Record Debt Levels Globally
Since the financial crisis began in 2007, the world’s total current debts (public and private) have increased by over 45% in a 10 year timeframe (source: BIS).
About 10 years ago, a series of rolling credit shocks and bank crashes led to the deepest worldwide economic recession for more than a generation. Following the 2008 global financial crisis the world has experienced a decade of sluggish growth and sharp accumulating debt loads.
On August 9, 2007, the European Central Bank propped its money markets with billions of euros in emergency cash injections in order to prevent a seizure in the EU banking system after France’s BNP Paribas shut down investment funds hobbled by a U.S. mortgage and asset-backed bond market collapse.
Several bank collapses in Britain, the USA, Germany, and elsewhere ensued over the following 18 months. The culmination of the financial crisis was when a 157 year old investment bank in the USA, called Lehman Brothers, was allowed to go bankrupt in September 2008. This whole saga triggered a worldwide financial panic, deep recession, and eventual financial rescue packages launched by the U.S. government, its Federal Reserve central bank, other G20 nations and their subsequent additional unprecedented central bank actions undertaken.
Since the 2008 global financial crisis, for the most part governments and their central banks opted to bail out banks and the financial system engaging in quantitative easing (QE) programs which certainly aided many potentially bankrupt banks and their dubious 'mark to model' balance sheets, whilst further indebting government and central bank balance sheets and their citizenries at large.

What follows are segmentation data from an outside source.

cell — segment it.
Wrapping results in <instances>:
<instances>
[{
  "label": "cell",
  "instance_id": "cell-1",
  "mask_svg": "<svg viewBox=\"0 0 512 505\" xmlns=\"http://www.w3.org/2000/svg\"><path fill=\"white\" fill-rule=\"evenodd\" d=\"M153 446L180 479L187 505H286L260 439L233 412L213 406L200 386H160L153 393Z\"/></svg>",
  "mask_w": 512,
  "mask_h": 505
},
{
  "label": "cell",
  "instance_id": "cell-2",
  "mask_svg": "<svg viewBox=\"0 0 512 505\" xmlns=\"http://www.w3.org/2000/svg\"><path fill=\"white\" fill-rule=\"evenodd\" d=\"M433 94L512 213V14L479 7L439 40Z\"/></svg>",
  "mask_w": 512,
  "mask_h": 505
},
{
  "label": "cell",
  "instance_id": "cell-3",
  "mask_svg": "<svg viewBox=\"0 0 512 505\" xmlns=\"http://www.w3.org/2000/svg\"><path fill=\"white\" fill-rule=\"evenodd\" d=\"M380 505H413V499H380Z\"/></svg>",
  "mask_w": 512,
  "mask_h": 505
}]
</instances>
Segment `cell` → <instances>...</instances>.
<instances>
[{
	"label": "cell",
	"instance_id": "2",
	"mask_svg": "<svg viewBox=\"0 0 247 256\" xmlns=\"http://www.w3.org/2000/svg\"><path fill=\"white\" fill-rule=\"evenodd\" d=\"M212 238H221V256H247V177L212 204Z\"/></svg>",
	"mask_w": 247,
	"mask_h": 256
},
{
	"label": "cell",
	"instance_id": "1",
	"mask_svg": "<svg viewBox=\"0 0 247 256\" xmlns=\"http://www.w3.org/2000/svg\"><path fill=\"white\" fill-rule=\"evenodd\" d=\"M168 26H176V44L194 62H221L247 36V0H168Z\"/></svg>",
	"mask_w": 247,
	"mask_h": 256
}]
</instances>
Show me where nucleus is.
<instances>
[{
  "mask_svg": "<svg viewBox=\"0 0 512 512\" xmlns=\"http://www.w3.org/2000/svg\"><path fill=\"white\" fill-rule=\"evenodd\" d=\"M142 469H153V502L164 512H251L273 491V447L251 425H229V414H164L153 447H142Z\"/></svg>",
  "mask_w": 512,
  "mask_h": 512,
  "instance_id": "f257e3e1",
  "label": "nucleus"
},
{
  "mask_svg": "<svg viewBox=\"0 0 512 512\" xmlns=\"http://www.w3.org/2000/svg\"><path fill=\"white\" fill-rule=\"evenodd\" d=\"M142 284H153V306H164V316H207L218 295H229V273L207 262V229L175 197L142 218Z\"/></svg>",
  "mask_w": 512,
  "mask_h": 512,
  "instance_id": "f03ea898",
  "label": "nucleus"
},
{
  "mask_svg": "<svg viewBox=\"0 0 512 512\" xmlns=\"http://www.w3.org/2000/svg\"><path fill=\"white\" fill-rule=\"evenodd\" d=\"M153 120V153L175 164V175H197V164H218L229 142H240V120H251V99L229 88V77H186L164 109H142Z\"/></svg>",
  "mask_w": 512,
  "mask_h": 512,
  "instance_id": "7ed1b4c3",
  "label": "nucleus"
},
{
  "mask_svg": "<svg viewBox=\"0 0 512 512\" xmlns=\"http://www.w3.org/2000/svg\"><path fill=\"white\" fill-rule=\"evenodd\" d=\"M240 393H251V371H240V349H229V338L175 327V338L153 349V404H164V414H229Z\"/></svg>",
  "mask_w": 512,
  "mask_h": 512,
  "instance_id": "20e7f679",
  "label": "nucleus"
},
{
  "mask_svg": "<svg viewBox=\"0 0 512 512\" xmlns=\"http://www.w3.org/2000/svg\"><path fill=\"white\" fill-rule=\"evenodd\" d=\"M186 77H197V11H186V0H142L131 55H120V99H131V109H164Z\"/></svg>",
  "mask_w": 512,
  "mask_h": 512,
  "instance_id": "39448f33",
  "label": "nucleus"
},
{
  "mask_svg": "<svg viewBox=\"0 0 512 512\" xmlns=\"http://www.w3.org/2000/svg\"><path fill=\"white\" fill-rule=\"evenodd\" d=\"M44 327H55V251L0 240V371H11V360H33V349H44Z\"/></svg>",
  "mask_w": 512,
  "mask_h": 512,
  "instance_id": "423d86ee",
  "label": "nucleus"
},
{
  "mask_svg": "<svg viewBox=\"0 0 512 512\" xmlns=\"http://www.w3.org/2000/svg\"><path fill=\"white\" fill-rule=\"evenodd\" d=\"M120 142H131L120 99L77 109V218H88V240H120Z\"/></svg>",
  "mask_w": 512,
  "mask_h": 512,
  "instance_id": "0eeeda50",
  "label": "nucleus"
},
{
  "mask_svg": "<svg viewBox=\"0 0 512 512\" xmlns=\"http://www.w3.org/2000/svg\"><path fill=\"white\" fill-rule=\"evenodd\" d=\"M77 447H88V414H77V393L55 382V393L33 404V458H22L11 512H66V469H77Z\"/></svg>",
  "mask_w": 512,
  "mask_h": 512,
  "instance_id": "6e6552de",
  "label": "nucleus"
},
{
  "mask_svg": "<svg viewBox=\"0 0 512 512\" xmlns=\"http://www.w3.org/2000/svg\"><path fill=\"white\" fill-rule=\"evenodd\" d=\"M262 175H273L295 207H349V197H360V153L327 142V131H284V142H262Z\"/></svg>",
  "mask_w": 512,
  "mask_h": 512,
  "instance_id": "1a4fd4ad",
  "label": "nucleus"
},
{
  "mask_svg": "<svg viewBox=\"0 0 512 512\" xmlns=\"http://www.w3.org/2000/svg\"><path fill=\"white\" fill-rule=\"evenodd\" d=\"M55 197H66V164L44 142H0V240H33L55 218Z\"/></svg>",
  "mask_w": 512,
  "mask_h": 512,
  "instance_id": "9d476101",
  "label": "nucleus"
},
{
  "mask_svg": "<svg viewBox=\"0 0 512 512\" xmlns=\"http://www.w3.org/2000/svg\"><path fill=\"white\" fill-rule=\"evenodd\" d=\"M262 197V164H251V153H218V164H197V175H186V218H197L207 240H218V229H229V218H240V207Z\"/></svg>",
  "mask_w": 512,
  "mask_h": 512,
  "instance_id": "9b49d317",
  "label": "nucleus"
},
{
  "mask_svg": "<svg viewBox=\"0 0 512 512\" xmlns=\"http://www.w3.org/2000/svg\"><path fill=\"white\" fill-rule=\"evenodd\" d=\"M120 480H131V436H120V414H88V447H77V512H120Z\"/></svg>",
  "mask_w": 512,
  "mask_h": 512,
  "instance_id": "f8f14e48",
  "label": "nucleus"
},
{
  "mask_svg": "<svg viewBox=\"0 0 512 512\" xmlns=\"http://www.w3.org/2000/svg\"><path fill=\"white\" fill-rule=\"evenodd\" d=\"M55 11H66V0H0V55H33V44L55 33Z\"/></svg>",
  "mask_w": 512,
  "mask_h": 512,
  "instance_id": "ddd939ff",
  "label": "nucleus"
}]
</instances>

Although credit bubbles and excessive borrowings were the causes of the 2008 financial crash, the attempts to deleverage in this painful recovery have woefully failed globally.
In other words, the inputs and conditions that led to the 2008 crisis have not been structurally addressed, rather they have grown and expanded around us since.
About 1/3rd of the now $217 trillion in cumulative global debt, has been newly issued since the beginning of the global financial crisis beginning in 2007. In other words, an over 45% increase in total global debts into the summer of 2017.
The central bank of central banks (Bank for International Settlements) is now putting out pre-crisis warnings in large financial media spaces echoing the aforementioned points.
December 3, 2017 - BIS warns global economy resembles era just before financial crash - Source
Figures from the Institute for International Finance (IFF) show total global debt has continued to aggressively rise since the 2007-2008 financial crisis and by early 2017 stood at $217 trillion, over 327% of total global (GDP).
Since the financial crisis began in 2007, the world’s total current debts (public and private) have increased by over 45% in a ten year timeframe. How sustainable is this?
None of these aforementioned figures take into account unfunded liabilities and promises made by many western governments either.
The USA alone using basic accounting standards (GAAP) has a conservative estimate of over $100 USD trillion in unfunded liability on its hands. Such a large figure is difficult to put into context. If current US unfunded liability was converted into time, in 1 seconds per $1 US dollar, the timespan would last longer than 3,000,000 years.
Governments are left with a choice between continuous fiat currency purchasing debasement, further debt expansion and borrowing, or a deflationary depression and economic collapse. Ultimately vast government debts will either be defaulted upon or debased.
Average human confidence in the financial system and fiat currencies could falter drastically further. If record low currency velocity somehow sharply reverts and gets out of hand, runaway purchasing power debasement could likely be one of the end results.
To conclude the first quarter of 2018, the Institute of International Finance (IIF) published another alarming print on the growing record levels of global debt building (now over $247 trillion USD in total).
Of course much of this growing debt pile has been building in emerging markets and especially in China. Growing IOU's and promises to pay don't necessarily mean debt loading entities can actually deliver promised payments. One can expect mass defaults at some point and some varying fashions to come.
As the world continues to leverage debt and currency payment promises on a limited supply of real underlying wealth and tangible assets, perhaps now more than ever is time for a prudent bullion allocation with physical precious metal products.